SET TASK A: Pick out every line in the entries below that contains the word "nearest". Case counts.

══ PAGE EXTRACT ══

OpinionJanuary 24, 1992
Peter Hilty is a resident of Cape Girardeau and a retired professor in the English department at Southeast Missouri State University. Her call at eight o'clock Sunday night interrupted our four-handed Canasta game. "Come quick. My sister is dying." When we arrived at their house, a short block away, the lady was already "gone" from the house where she and her twin sister had been born 85 years ago and where they had lived most of the rest of their lives...
Peter Hilty

Peter Hilty is a resident of Cape Girardeau and a retired professor in the English department at Southeast Missouri State University.

Her call at eight o'clock Sunday night interrupted our four-handed Canasta game. "Come quick. My sister is dying."

When we arrived at their house, a short block away, the lady was already "gone" from the house where she and her twin sister had been born 85 years ago and where they had lived most of the rest of their lives.

═══
══ EXCERPTED RECORDS ══

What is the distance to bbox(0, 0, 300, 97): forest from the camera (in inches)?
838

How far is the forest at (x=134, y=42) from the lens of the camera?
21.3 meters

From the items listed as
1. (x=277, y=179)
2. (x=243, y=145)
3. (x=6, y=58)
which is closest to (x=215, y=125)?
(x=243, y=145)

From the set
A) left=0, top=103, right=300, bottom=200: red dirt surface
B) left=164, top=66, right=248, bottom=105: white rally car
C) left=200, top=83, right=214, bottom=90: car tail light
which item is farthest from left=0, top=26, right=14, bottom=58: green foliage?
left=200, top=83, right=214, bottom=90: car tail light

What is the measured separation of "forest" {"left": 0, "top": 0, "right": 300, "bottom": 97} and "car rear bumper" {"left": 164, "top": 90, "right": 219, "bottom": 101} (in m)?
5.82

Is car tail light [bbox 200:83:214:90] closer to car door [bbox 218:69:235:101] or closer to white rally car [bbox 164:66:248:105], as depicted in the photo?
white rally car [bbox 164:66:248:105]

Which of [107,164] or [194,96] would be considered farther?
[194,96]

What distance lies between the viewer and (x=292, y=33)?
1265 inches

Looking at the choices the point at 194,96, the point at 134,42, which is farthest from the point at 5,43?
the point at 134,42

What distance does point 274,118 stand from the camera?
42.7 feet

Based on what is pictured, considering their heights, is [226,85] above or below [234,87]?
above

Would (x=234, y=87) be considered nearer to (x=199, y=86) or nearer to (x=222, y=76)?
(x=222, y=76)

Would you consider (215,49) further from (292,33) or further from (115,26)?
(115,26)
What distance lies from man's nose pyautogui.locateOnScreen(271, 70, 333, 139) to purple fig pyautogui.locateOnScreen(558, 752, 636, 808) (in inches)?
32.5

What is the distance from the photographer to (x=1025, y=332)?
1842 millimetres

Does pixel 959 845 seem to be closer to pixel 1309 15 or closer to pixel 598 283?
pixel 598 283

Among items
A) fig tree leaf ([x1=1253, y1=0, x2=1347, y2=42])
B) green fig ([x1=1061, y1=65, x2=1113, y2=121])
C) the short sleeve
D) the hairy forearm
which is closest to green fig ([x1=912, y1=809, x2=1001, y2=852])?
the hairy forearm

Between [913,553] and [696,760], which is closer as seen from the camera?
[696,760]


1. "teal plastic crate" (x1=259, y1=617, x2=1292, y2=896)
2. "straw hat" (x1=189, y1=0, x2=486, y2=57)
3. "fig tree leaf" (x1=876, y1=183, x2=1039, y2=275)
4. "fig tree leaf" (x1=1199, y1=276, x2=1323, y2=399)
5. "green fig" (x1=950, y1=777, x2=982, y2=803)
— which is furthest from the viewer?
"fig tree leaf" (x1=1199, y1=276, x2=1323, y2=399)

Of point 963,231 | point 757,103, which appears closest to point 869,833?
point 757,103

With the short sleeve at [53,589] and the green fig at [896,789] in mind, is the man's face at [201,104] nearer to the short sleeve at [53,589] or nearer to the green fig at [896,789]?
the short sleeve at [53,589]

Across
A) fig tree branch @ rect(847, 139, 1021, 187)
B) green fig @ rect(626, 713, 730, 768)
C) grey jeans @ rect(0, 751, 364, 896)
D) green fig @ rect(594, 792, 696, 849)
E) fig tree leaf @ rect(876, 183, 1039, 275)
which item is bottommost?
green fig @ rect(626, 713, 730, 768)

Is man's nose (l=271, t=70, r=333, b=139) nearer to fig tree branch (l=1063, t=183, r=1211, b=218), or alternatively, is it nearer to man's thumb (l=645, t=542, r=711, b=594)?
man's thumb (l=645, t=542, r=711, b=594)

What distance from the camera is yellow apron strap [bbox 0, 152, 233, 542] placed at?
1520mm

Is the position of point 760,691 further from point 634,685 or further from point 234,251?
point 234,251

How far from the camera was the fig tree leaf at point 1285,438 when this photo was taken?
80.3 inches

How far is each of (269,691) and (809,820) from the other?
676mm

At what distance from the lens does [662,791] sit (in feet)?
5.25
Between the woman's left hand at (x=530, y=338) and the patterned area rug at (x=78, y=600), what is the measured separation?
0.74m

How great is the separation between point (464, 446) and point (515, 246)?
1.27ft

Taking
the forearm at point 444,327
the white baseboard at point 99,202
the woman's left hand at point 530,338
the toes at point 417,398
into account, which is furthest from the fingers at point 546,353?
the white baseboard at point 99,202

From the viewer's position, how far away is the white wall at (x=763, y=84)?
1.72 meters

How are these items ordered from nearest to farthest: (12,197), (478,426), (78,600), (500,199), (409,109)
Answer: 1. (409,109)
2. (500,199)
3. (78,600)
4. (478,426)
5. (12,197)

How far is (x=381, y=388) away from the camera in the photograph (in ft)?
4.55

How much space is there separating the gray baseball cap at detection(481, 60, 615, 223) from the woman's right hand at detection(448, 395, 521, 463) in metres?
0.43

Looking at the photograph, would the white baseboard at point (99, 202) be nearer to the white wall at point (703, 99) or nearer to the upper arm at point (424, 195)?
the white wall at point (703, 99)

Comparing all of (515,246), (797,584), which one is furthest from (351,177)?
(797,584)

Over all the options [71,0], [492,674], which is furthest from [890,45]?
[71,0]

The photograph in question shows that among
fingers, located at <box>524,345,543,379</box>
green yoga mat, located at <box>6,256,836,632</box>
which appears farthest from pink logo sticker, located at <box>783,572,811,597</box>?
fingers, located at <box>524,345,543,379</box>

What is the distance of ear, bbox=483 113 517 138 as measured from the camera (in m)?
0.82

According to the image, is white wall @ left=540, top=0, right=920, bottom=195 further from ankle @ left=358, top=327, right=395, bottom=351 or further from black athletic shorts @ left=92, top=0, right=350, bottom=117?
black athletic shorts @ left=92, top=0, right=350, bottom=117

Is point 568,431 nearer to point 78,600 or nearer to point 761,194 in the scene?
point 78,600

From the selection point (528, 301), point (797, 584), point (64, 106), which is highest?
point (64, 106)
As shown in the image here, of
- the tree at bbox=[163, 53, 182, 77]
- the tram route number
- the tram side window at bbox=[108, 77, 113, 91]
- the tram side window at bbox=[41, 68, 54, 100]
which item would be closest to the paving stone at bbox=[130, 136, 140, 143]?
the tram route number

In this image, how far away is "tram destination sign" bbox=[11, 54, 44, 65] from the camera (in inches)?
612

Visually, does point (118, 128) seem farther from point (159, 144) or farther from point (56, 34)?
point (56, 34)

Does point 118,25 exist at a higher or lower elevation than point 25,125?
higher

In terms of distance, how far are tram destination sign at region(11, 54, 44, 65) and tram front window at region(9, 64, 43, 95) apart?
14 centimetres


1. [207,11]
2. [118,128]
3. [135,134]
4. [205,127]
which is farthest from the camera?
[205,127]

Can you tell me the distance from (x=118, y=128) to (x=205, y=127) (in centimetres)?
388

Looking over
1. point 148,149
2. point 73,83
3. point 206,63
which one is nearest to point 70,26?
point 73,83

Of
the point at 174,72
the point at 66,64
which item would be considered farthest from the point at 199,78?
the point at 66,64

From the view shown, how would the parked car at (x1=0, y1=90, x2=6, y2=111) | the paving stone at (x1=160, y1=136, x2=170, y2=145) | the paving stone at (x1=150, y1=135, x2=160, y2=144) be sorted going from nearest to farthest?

═══

SET TASK B: In the opinion column above, what game did the eight o'clock Sunday night call interrupt?

TASK SOLUTION A:
How are these items ordered from nearest to farthest: (12,197), (478,426), (78,600), (500,199), (409,109)
which one is nearest to point 70,26?
From the view shown, how would the parked car at (x1=0, y1=90, x2=6, y2=111) | the paving stone at (x1=160, y1=136, x2=170, y2=145) | the paving stone at (x1=150, y1=135, x2=160, y2=144) be sorted going from nearest to farthest?

TASK SOLUTION B: A four-handed Canasta game.